For the listing below, work out how many lines hold the word "Photo" and give that number by itself.

### Data ###

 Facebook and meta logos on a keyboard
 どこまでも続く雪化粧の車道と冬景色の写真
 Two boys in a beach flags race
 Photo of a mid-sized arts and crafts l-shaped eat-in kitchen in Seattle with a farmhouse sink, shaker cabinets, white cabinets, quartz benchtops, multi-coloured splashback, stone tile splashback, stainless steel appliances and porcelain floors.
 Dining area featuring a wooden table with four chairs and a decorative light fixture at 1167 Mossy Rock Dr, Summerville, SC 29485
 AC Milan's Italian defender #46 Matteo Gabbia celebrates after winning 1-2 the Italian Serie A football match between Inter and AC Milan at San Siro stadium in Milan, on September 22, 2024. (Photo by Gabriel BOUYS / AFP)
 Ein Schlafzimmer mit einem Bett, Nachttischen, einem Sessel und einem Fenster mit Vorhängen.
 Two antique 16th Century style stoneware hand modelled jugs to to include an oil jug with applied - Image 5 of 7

###
### Data ###

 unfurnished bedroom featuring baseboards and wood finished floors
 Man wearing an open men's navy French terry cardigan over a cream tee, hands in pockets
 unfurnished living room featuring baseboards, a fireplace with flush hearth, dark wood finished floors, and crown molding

###
### Data ###

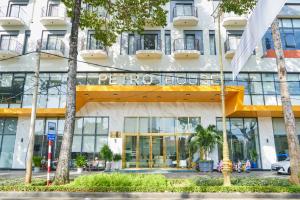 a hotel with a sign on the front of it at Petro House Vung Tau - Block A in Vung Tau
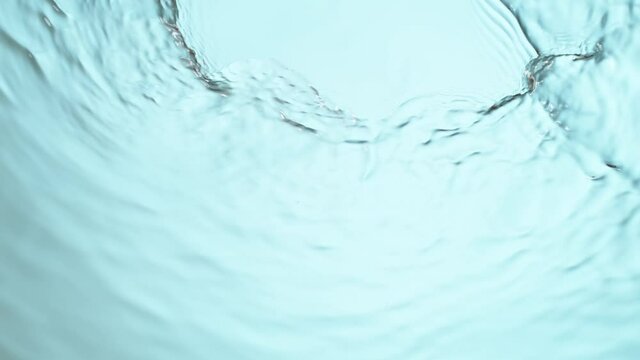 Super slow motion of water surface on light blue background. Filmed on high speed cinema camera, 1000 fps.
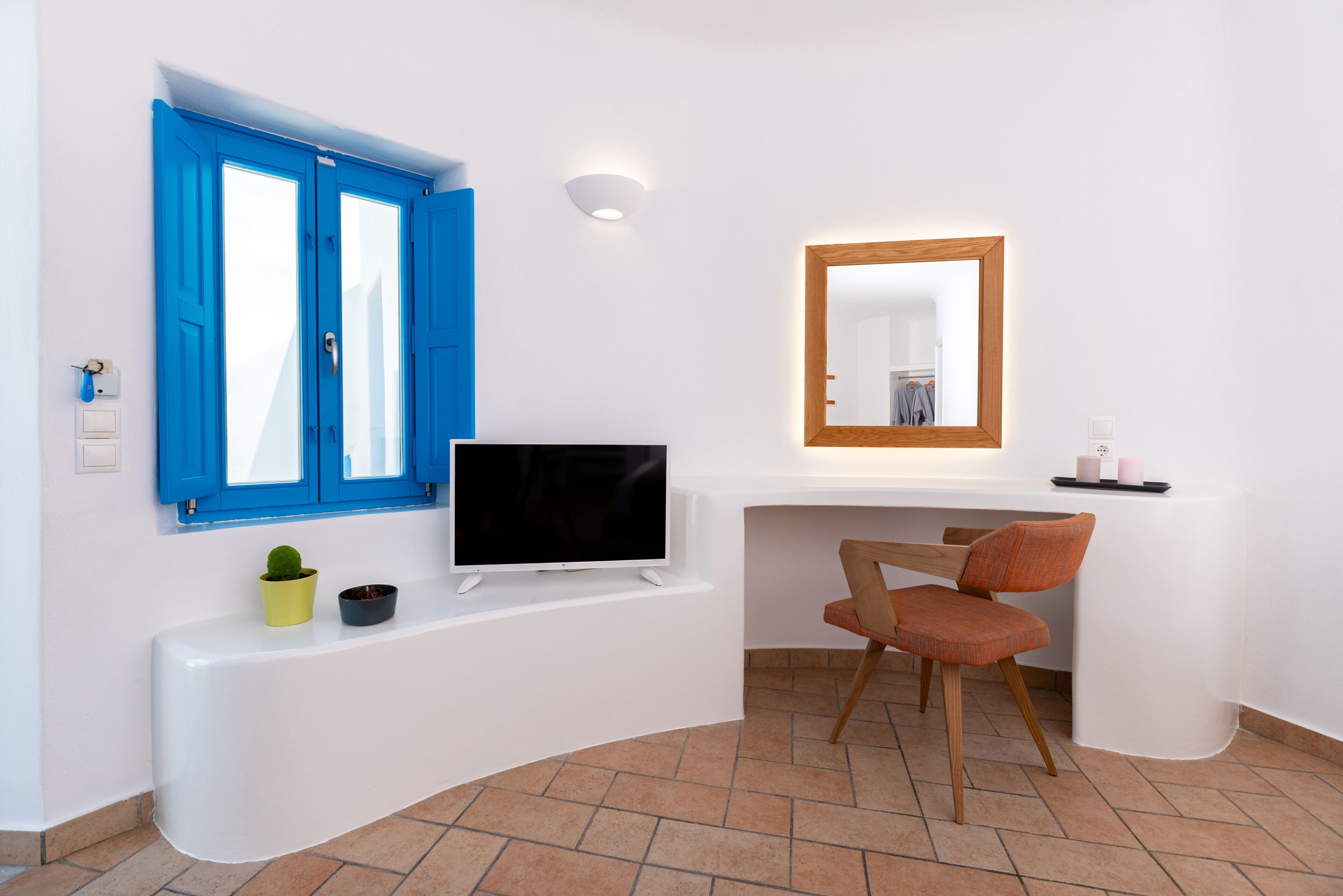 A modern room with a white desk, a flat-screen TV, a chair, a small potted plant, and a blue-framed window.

###

Written solution: 2